■ Study text
==================================================
With the passing of Ruth Bader Ginsberg last week, my wife and I felt a strong need to immerse in ‘something Ruth’ — as I suspect did many of us, impacted as we were by this extraordinary woman’s life and achievements. We settled on a watch of On The Basis Of Sex, a biopic documenting her days as a young lawyer, wife, mother, and passionate advocate and activist.
A scene near the film’s beginning portrays RBG attending one of husband Marty’s second-year Harvard law classes in his stead — as he battled, at the time, a disabling cancer diagnosis. The professor, Paul Freund, begins with his oft quoted assertion about the law:
The Court should never be influenced by the weather of the day but inevitably . . . by the climate of the era.
Contained therein, at once, is the need for consistent, established, grounded parameters and precedents by which individual circumstance is evaluated and ‘judged’; and a readiness and openness to evolve, to reflect not only history, but current, defining standards, understandings, realities. The film dramatizes RBG’s application of this figural principle as she begins a long (long) process of revisiting laws that are, perhaps inadvertently or even with ‘good initial intention’ (‘protecting women!’), in the current ‘climate’, discriminatory and gender biased. An irony explored as well is the opposing strategy of piling up law after law, framed around similar ‘principles’ (gender biases) as an argument for stasis, too burdensome to be considered. RBG takes the pile as a shopping list for change.
==================================================
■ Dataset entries
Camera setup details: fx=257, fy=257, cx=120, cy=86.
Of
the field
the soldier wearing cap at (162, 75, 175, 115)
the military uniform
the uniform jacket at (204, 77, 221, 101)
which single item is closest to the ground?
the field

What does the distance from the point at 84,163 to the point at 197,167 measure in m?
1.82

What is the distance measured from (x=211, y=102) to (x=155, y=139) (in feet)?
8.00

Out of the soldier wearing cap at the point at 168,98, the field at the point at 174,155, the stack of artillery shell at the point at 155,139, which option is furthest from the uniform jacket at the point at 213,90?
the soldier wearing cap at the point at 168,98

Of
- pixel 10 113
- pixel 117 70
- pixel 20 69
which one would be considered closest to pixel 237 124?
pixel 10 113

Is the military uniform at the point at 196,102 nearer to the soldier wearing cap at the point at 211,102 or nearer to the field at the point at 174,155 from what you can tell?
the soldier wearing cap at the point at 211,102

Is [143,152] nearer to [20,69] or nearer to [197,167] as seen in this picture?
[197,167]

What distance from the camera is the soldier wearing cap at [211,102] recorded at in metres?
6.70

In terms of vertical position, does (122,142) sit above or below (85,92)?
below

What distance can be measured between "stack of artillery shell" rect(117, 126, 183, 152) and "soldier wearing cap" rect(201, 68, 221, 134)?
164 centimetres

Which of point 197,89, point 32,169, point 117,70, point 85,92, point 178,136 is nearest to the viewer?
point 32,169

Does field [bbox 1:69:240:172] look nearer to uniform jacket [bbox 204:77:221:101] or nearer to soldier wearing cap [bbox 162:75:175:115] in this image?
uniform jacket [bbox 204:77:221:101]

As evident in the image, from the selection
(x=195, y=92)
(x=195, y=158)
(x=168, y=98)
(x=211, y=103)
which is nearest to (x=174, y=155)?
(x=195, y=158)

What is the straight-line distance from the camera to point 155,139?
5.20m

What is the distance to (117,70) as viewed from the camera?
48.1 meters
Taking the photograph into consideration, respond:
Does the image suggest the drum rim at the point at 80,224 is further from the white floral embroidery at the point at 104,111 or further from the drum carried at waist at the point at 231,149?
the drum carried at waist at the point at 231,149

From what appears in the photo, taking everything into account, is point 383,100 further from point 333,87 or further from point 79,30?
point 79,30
==================================================
■ Exercise requirements
In the opening text, who is the professor teaching the Harvard law class that RBG attends in her husband's place?

■ Result below
Paul Freund